SET TASKS:
#1 Reproduce everything in the post on sex in a Buddhist context below, from "How do we reconcile" down to "is being celebrated?".
#2 Carry on the post about sex in a Buddhist context below, picking up after its last sentence.

DOCUMENT EXTRACT:
Just to be clear, this isn’t a post about sex scandal in Buddhist circles but rather an attempt to talk about sex in Buddhist context.
Sex is part of a layman’s life and I believe this discussion can be healthy instead of being taboo. Perhaps more appropriate for discussion amongst lay people than having the monastic communities delving in.
It is said that when one is enlightened, one no longer crave for sensual enjoyment. I think many people wrongly concluded this as an aversion for sex. I do not think aversion exist in enlightenment. Following this line of thoughts, having sex does not make us less worthy in the eyes of the enlightened beings (Aka. Buddhas, Bodhisattvas and Arhants). If you have a Sunday Buddhist class or group sutra recitation, it doesn’t make it inappropriate to have a romantic Saturday evening. You do not have to go to the temple on Sunday feeling guilty, sinful or dirty. That sexual escapade on Saturday night will not sabotage your Sunday Buddhist practice, a distracted mind is the real culprit.
How do we reconcile the fact that Buddha prescribed abstinence from sex in the monastic codes of conduct? Doesn’t that mean, celibacy is being celebrated?
A straight and short answer is yes. Celibacy is preferred in the cultivation of Buddhist spirituality because one wish to be non-attached to physical sensuality or crave for sensual pleasures.
However, a layperson has roles/duties/commitment as lay people and part of that involves a healthy sexual relationship with our spouse or partner. One famous monk jokingly made it a point to announce that he never ever advise his lay disciples to abstain from sex. Therefore if anybody is experiencing a bad sexual relationship after their partner become his (the monk) disciples, it is not due to Buddhism. I guess someone must have complained?

DATASET CONTENT:
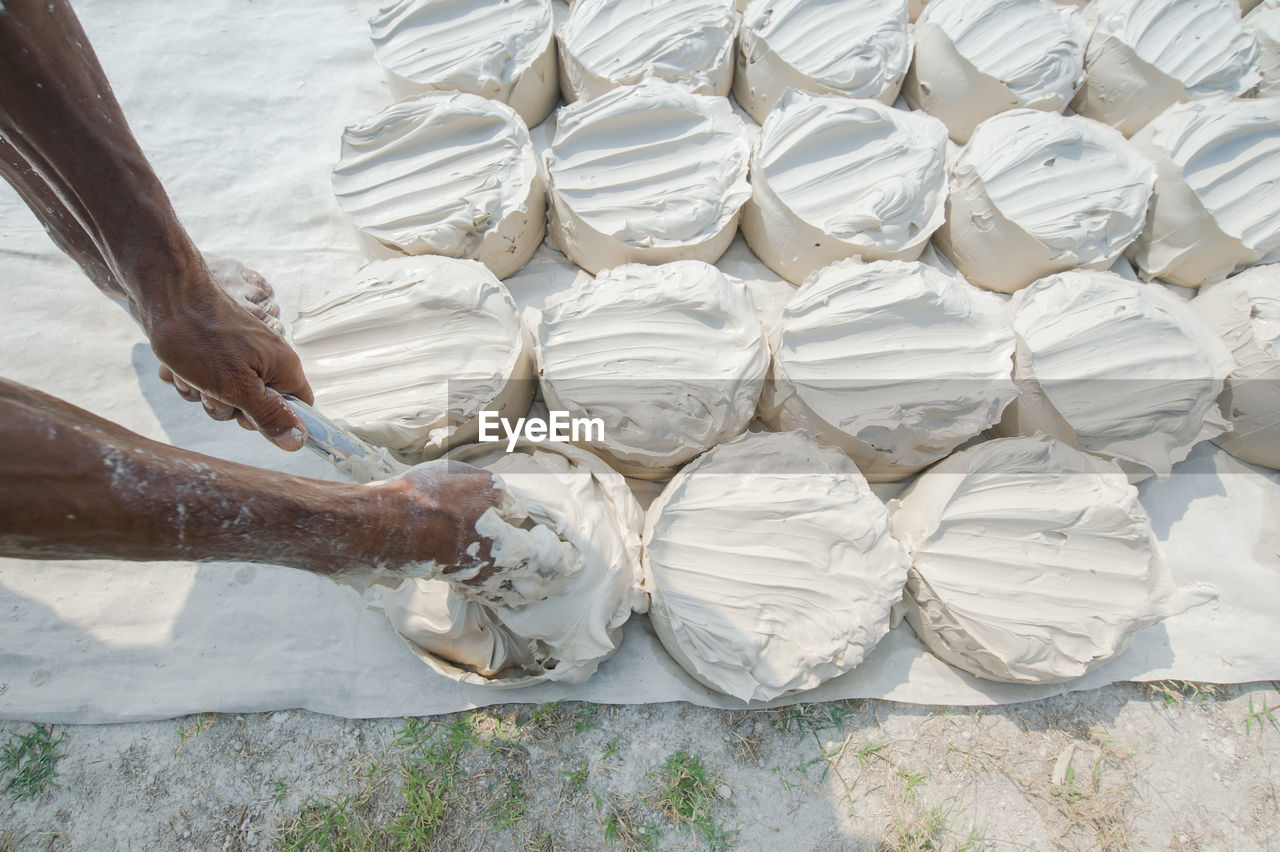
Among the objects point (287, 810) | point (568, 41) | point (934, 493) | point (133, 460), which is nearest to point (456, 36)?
point (568, 41)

RESULTS FOR EACH TASK:
#1
How do we reconcile the fact that Buddha prescribed abstinence from sex in the monastic codes of conduct? Doesn’t that mean, celibacy is being celebrated?

#2
If our partner is also Buddhist and supports abstinence from sex on Saturday night because of Buddhist activities on Sunday, then there is no problem. But if our partner isn’t Buddhist or does not share the same zeal for sexual abstinence, then we need to evaluate our position. As mentioned, a layman need not be celibate.
It is unwise for us to confuse our roles or try to imitate the monastic community when our secular life doesn’t permit it. We will end up messing up both our secular and religious affairs.
To further this point, I hope you remember a previous post regarding a female stream-winner with 7 sons. She attained the 1st stage of enlightenment (stream-winner) when she was 12 years old while listening to the Buddha’s sermon. A stream-winner’s mind has unchained certain fetters and will have a maximum of 7 more rebirths before gaining the ultimate enlightenment. Someone as accomplished as her could get married and have seven sons. (and no, there was no miraculous conception)
Therefore, we shouldn’t be shameful about healthy and proper sexual relationship. In summary,
- A layman need not abstain from sex
- We do not have to feel inferior or feel guilty about have a sex.
- Sex does not hamper our meditation or spiritual development, craving and aversion in our mind do.
I’ll discuss about being asexual in the next post.
May all be well and happy.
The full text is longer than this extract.